> **WORK INSTRUCTIONS**
1. Write out the passage of the color management message from "And I wasn't" to "get this right.".
2. List every distinct identifier beginning with "wl_" that appears in the color management message.

> **SELECTED EXCERPT**
* * * * *

[RFC wayland-protocols v3 1/1] unstable: add color management protocol
Graeme Gill
graeme2 at argyllcms.com
Fri Apr 5 02:16:34 UTC 2019
Pekka Paalanen wrote:
Hi,
> they are analogues. They are not transforms, instead they describe
> properties of the image. Buffer scale is not a command for the
> compositor scale the image, instead it describes the scale of the image
> so that a compositor can present it in a suitable way anywhere. One
> could say buffer scale is only half of a transform, just like a color
> profile; source state.
OK.
> The combining cannot be fixed at commit. It happens on composition.
So I guess I'm wrong in understanding that commit triggers composition ?
<https://wayland.freedesktop.org/docs/html/ch04.html#sect-Protocol-Surface>:
"Once the client has finished writing pixels, it 'commits' the buffer; this permits the
compositor to access the buffer and read the pixels. When the compositor is finished, it
releases the buffer back to the client."
So how does this actually work ? (Is there documentation somewhere ?)
> Let's consider a case where a client has committed an image (wl_buffer +
> color properties etc.). That image is now in the wl_surface. The
> wl_surface gets shown on output 1, for that the compositor creates the
> necessary device link transformation and uses it. Then, the wl_surface
> gets moved by the compositor and shown on output 2. The compositor
> needs to create a new different device link transformation to do the
> color mapping. Therefore the device link transformation cannot be fixed
> at commit time - not even if you generated one for each output, because
> a new output could be hotplugged later.
And I wasn't assuming so, but I was assuming commit = compose, and that
the color transform would be determined at composition time. What
concerns me is that a surface doesn't represent the pixel value state
without explicit coordination from the client. This seems like
a poor model of how things actually are, and I'd really like
to get this right.
> Right now there is no Wayland protocol object that would directly
> represent "a frame of content" with all the properties it may have. It
> could have been useful, but maybe not avoid the need for
> wl_surface.commit because the set of needed state varies and new
> extensions will need a point to hook their state updates to.

* * * * *

> **DATA PROVIDED**
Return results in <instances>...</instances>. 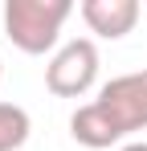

* * * * *

> **EXPECTED OUTPUTS**
1.
And I wasn't assuming so, but I was assuming commit = compose, and that
the color transform would be determined at composition time. What
concerns me is that a surface doesn't represent the pixel value state
without explicit coordination from the client. This seems like
a poor model of how things actually are, and I'd really like
to get this right.

2.
wl_buffer
wl_surface
wl_surface.commit